Records to use -
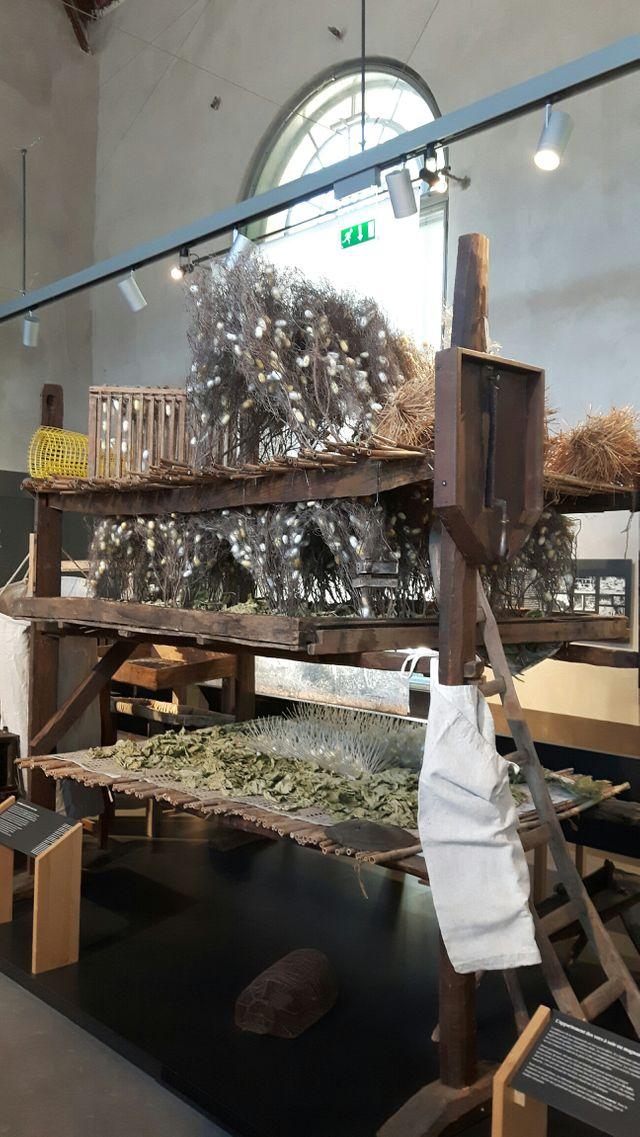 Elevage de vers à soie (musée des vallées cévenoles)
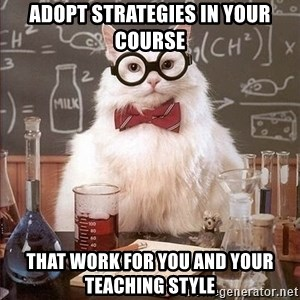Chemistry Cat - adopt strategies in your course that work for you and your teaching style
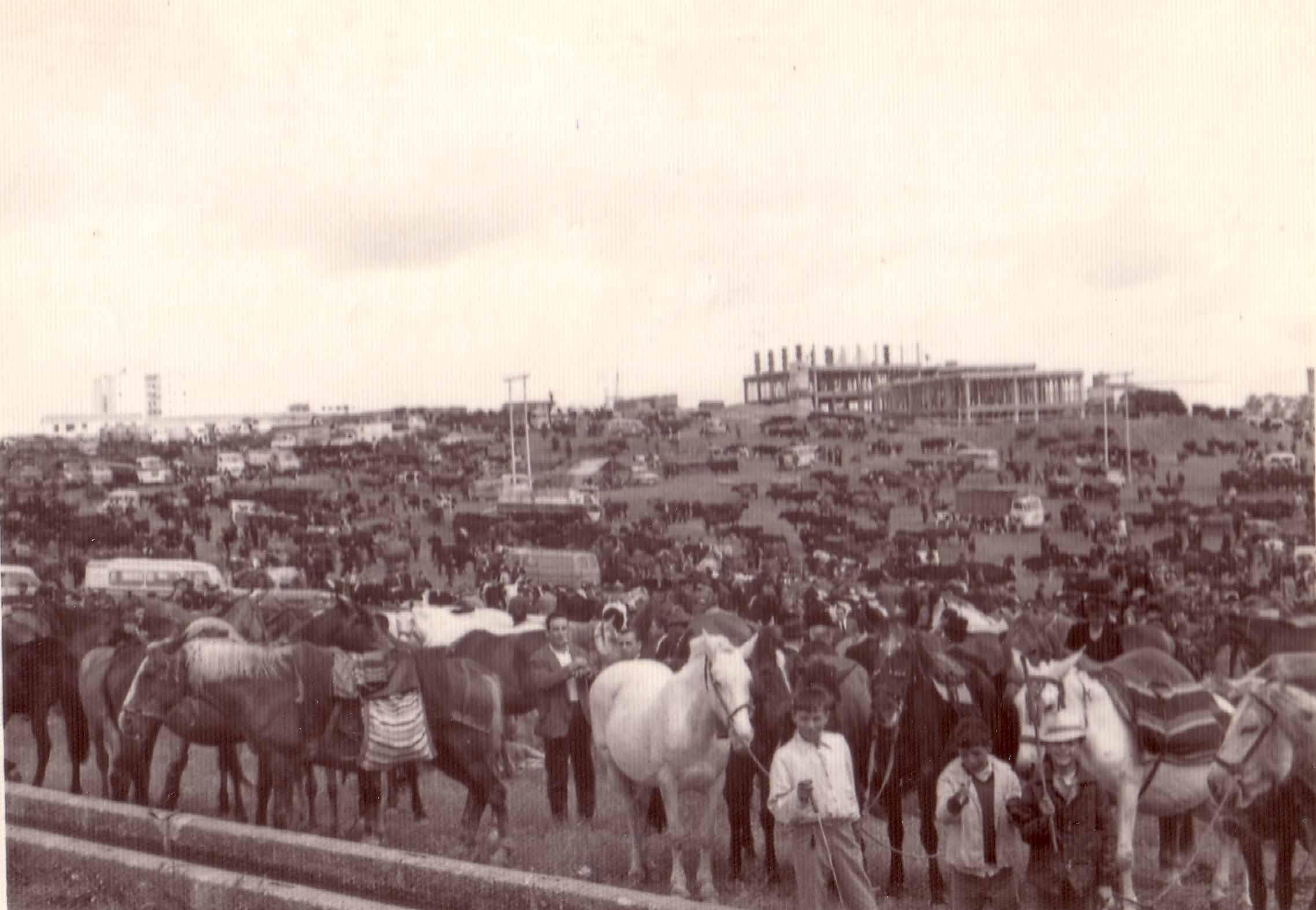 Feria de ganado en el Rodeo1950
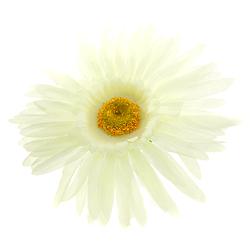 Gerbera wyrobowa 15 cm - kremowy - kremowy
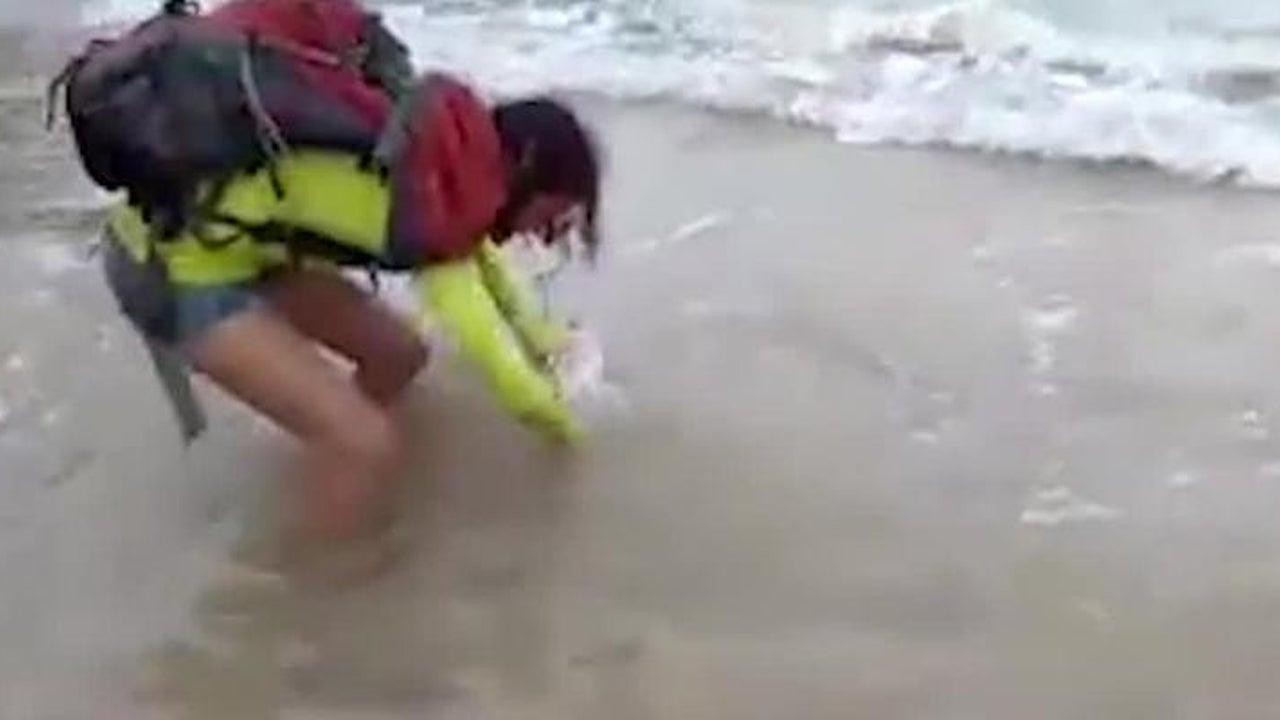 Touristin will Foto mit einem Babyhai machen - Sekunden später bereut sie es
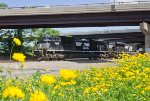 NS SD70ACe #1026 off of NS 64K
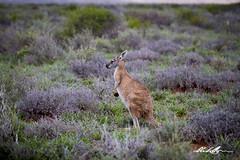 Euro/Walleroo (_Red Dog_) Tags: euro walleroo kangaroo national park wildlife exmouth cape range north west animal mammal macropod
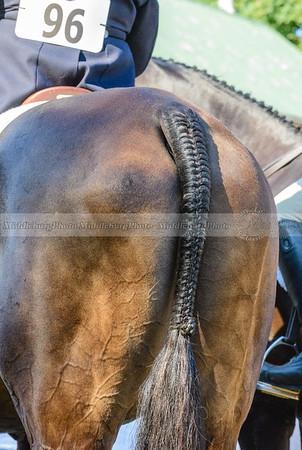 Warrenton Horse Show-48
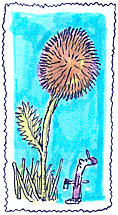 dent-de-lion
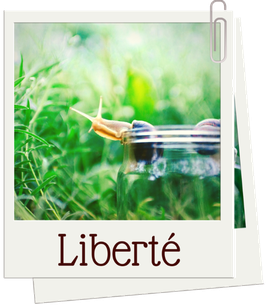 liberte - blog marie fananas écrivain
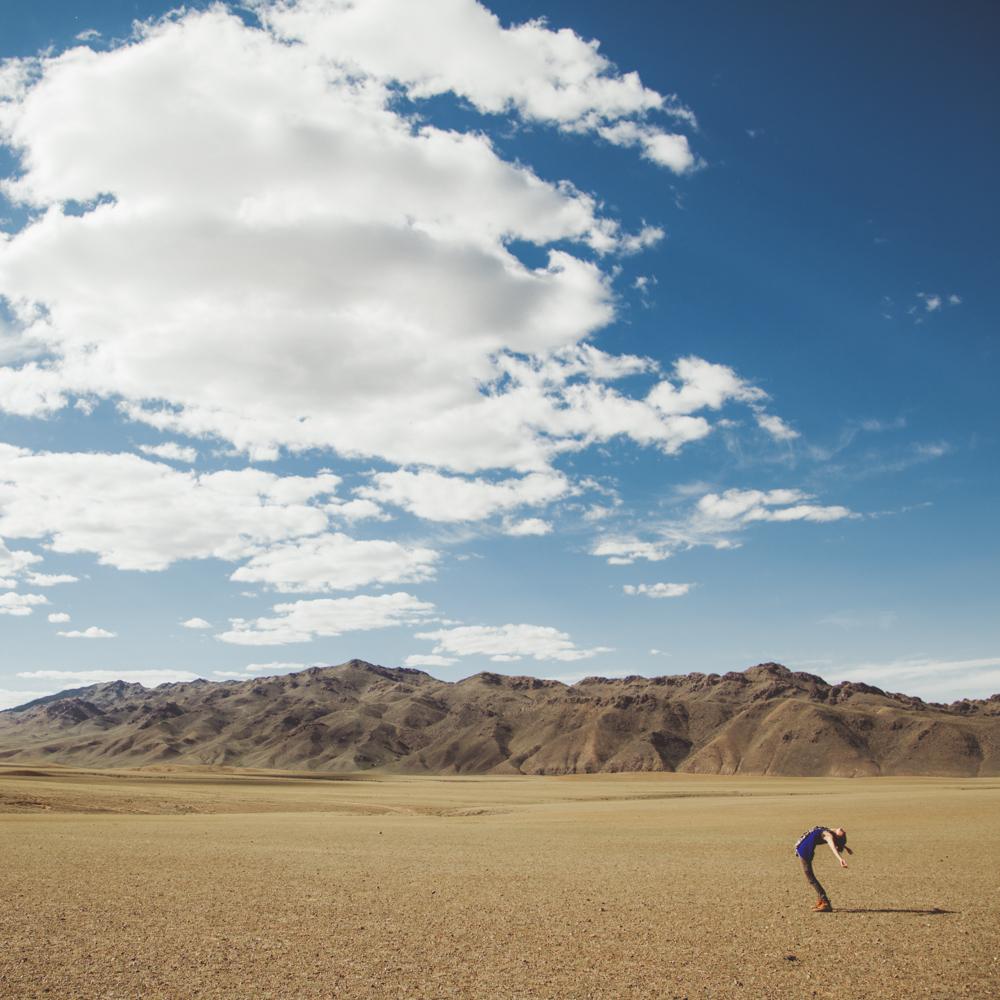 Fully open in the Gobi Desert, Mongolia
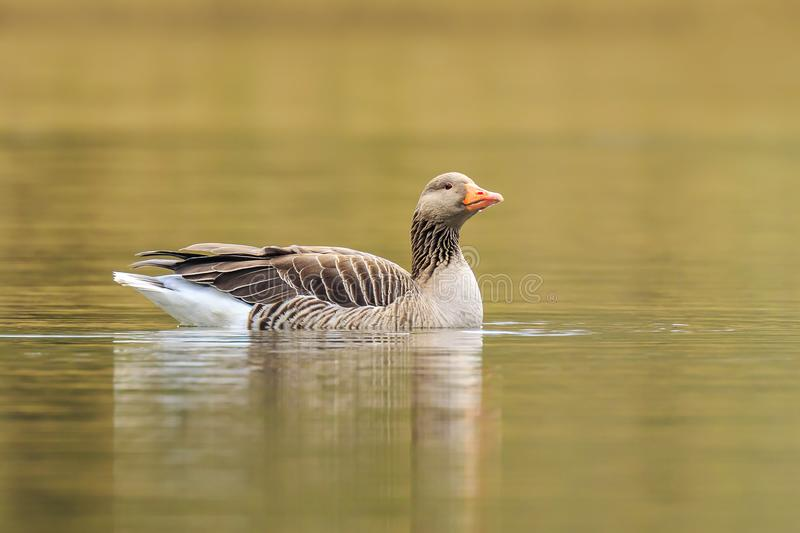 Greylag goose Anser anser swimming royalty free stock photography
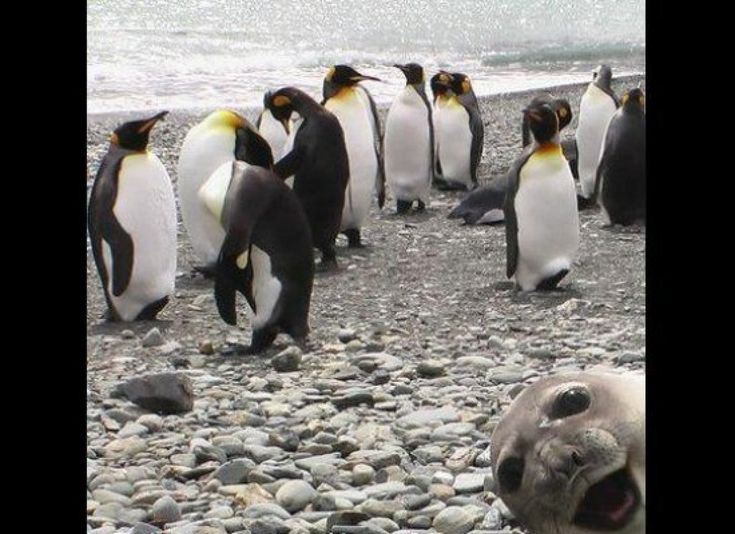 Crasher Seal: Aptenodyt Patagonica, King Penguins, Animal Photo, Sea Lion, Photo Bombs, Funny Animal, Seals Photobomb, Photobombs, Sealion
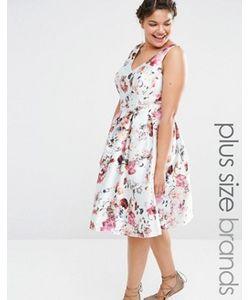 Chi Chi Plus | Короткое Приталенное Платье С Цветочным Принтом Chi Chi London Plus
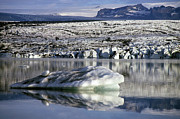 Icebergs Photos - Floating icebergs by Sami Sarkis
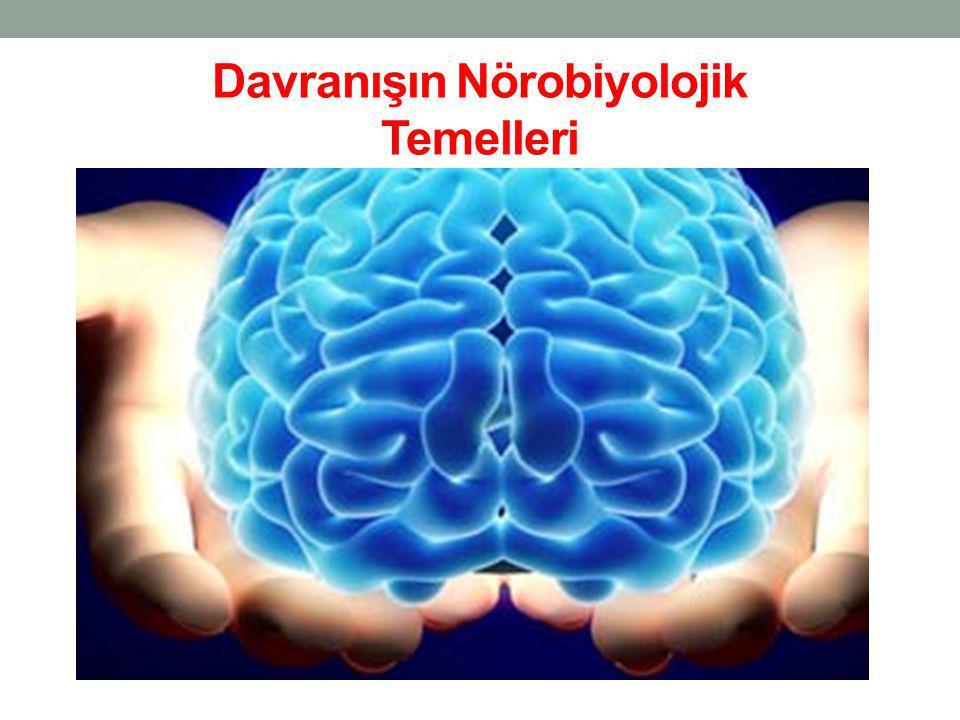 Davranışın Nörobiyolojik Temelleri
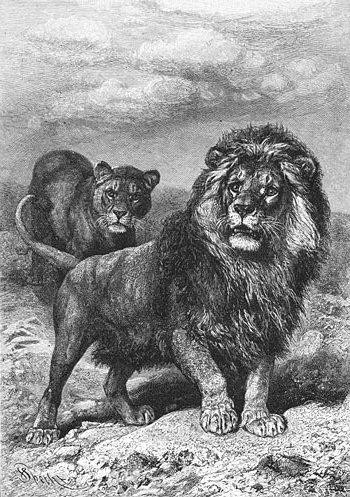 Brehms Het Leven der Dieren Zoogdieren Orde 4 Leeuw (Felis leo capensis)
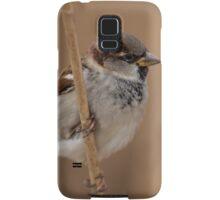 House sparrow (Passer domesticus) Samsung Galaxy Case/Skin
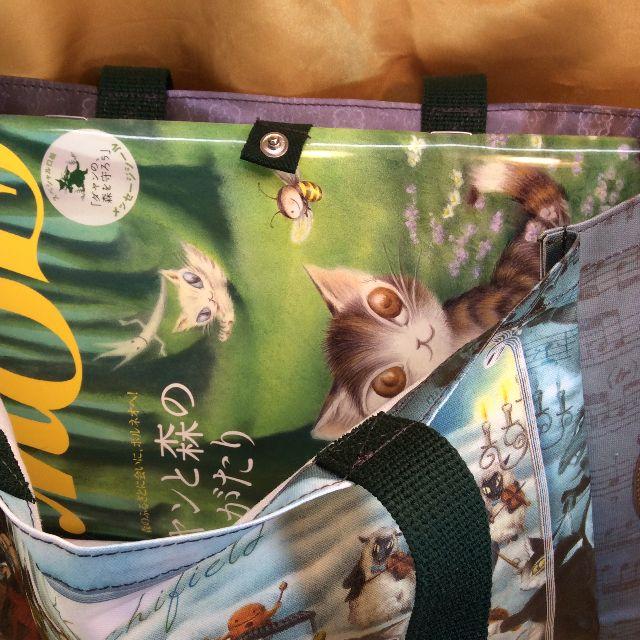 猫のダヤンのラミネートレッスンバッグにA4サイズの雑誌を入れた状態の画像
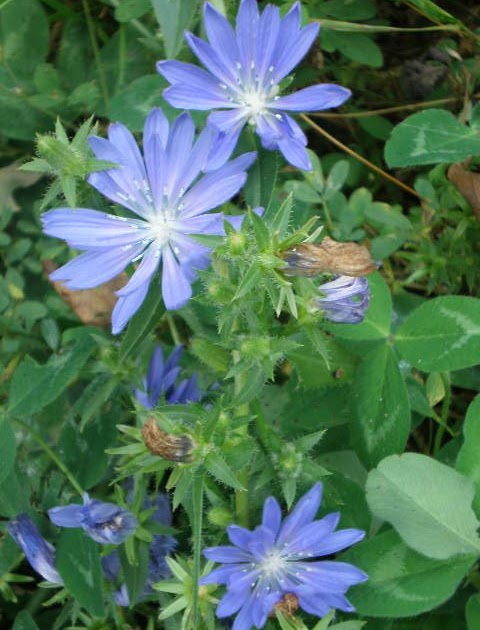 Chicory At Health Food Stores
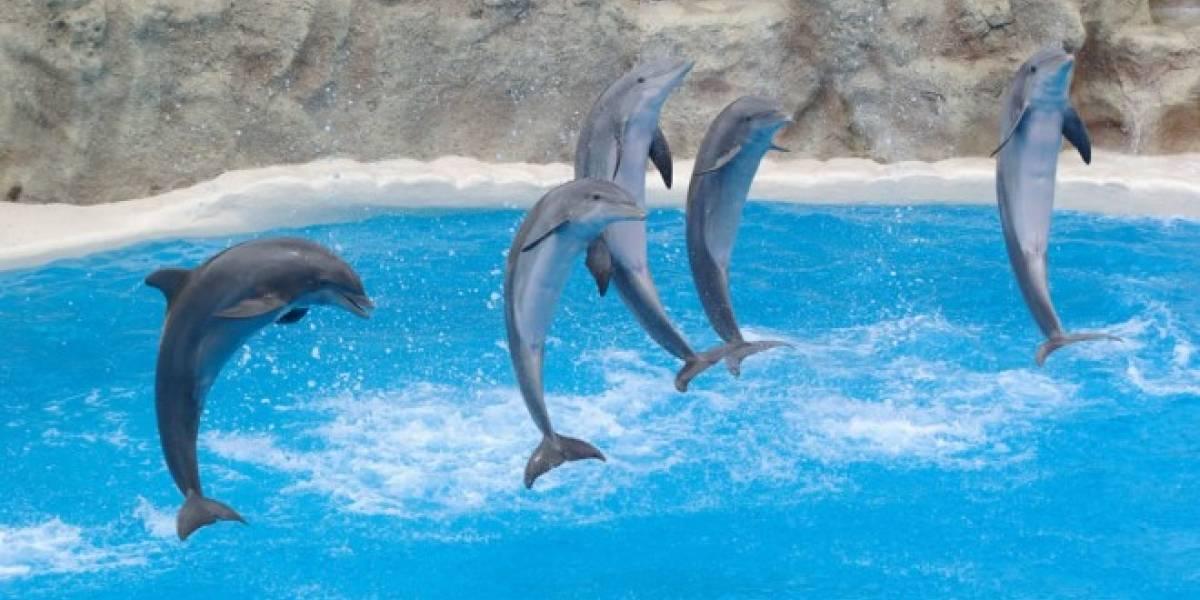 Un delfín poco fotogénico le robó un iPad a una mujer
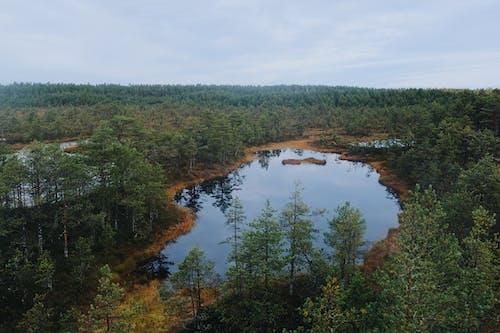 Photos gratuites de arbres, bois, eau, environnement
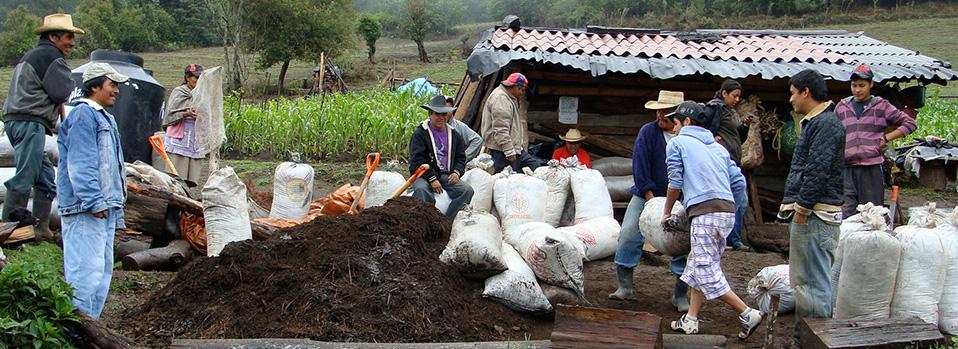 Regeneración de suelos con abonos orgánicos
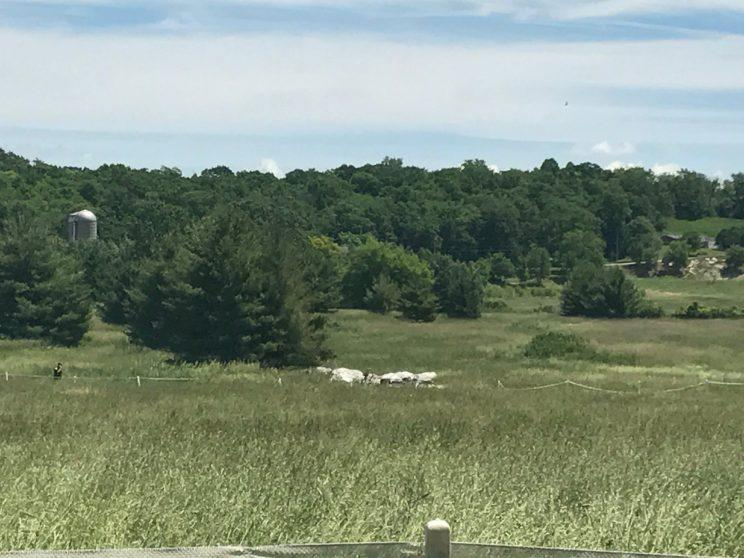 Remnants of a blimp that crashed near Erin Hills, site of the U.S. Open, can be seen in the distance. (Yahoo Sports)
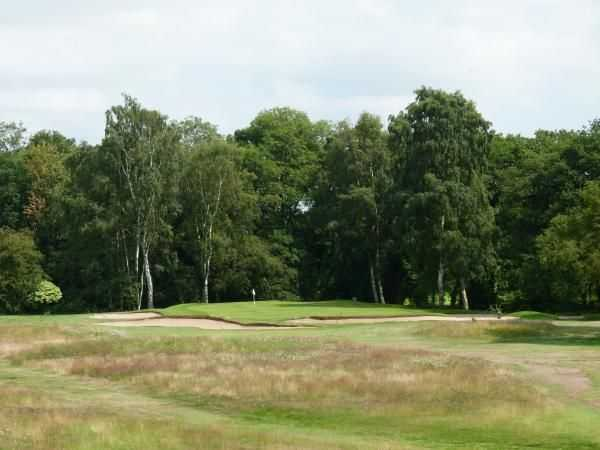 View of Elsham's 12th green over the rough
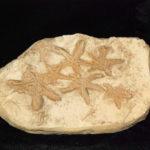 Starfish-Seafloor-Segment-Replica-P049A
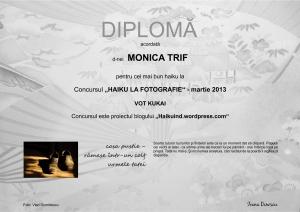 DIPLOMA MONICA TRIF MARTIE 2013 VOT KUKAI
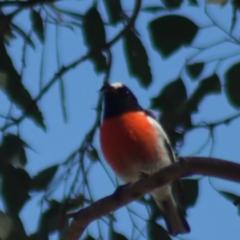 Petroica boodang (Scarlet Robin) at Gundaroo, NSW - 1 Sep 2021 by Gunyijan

What is required - Give back the material above exactly, but without its images.

Response area -
 Elevage de vers à soie (musée des vallées cévenoles)
Chemistry Cat - adopt strategies in your course that work for you and your teaching style
 Feria de ganado en el Rodeo1950
 Gerbera wyrobowa 15 cm - kremowy - kremowy
 Touristin will Foto mit einem Babyhai machen - Sekunden später bereut sie es
 NS SD70ACe #1026 off of NS 64K
 Euro/Walleroo (_Red Dog_) Tags: euro walleroo kangaroo national park wildlife exmouth cape range north west animal mammal macropod
 Warrenton Horse Show-48
 dent-de-lion
 liberte - blog marie fananas écrivain
 Fully open in the Gobi Desert, Mongolia
 Greylag goose Anser anser swimming royalty free stock photography
 Crasher Seal: Aptenodyt Patagonica, King Penguins, Animal Photo, Sea Lion, Photo Bombs, Funny Animal, Seals Photobomb, Photobombs, Sealion
 Chi Chi Plus | Короткое Приталенное Платье С Цветочным Принтом Chi Chi London Plus
 Icebergs Photos - Floating icebergs by Sami Sarkis
 Davranışın Nörobiyolojik Temelleri
 Brehms Het Leven der Dieren Zoogdieren Orde 4 Leeuw (Felis leo capensis)
 House sparrow (Passer domesticus) Samsung Galaxy Case/Skin
 猫のダヤンのラミネートレッスンバッグにA4サイズの雑誌を入れた状態の画像
 Chicory At Health Food Stores
 Un delfín poco fotogénico le robó un iPad a una mujer
 Photos gratuites de arbres, bois, eau, environnement
 Regeneración de suelos con abonos orgánicos
 Remnants of a blimp that crashed near Erin Hills, site of the U.S. Open, can be seen in the distance. (Yahoo Sports)
 View of Elsham's 12th green over the rough
 Starfish-Seafloor-Segment-Replica-P049A
 DIPLOMA MONICA TRIF MARTIE 2013 VOT KUKAI
 Petroica boodang (Scarlet Robin) at Gundaroo, NSW - 1 Sep 2021 by Gunyijan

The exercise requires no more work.